» Requirements:
Reproduce the records below word for word, starting at the line that contains "As visible in" and continuing through the line that contains "82.8 inches", with both of those lines included.

*** Data extract

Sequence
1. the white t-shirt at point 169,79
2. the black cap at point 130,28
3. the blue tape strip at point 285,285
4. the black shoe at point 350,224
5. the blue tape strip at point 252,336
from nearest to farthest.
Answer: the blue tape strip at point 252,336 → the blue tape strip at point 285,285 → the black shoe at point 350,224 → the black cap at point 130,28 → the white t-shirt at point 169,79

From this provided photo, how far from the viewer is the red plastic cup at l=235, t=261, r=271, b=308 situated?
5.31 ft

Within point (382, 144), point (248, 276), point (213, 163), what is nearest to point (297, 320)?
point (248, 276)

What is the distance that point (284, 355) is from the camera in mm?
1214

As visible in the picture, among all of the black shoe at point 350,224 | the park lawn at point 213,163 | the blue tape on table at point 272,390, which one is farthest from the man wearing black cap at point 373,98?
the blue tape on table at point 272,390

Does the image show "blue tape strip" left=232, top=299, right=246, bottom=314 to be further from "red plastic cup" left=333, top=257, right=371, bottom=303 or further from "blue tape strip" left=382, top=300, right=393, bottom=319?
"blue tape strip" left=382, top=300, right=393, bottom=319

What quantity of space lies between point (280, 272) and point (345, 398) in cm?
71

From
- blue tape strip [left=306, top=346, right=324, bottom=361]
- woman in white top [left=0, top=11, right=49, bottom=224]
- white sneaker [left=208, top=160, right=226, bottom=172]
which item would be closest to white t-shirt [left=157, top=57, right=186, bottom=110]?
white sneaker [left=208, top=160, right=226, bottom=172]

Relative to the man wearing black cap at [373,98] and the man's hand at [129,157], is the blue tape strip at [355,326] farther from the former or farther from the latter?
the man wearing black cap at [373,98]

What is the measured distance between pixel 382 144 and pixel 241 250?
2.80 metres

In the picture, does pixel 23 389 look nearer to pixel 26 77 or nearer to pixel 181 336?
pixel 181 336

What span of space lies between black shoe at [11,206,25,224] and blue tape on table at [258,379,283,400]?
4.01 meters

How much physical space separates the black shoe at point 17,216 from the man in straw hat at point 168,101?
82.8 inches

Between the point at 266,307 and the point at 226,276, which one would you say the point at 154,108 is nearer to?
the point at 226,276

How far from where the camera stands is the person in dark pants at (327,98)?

******

» Result:
As visible in the picture, among all of the black shoe at point 350,224 | the park lawn at point 213,163 | the blue tape on table at point 272,390, which one is farthest from the man wearing black cap at point 373,98?
the blue tape on table at point 272,390

Does the image show "blue tape strip" left=232, top=299, right=246, bottom=314 to be further from "red plastic cup" left=333, top=257, right=371, bottom=303 or further from "blue tape strip" left=382, top=300, right=393, bottom=319?
"blue tape strip" left=382, top=300, right=393, bottom=319

What quantity of space lies between point (280, 272) and point (345, 398) in cm?
71

From
- blue tape strip [left=306, top=346, right=324, bottom=361]
- woman in white top [left=0, top=11, right=49, bottom=224]
- white sneaker [left=208, top=160, right=226, bottom=172]
which item would be closest to white t-shirt [left=157, top=57, right=186, bottom=110]?
white sneaker [left=208, top=160, right=226, bottom=172]

Relative to the man wearing black cap at [373,98] and the man's hand at [129,157], is the blue tape strip at [355,326] farther from the former or farther from the latter?
the man wearing black cap at [373,98]

What is the measured distance between pixel 382 144 and pixel 241 250?
2.80 metres

In the picture, does pixel 23 389 look nearer to pixel 26 77 or nearer to pixel 181 336?
pixel 181 336

What span of space lies between black shoe at [11,206,25,224] and blue tape on table at [258,379,283,400]?
4.01 meters

How much physical space separates the black shoe at point 17,216 from the man in straw hat at point 168,101?
82.8 inches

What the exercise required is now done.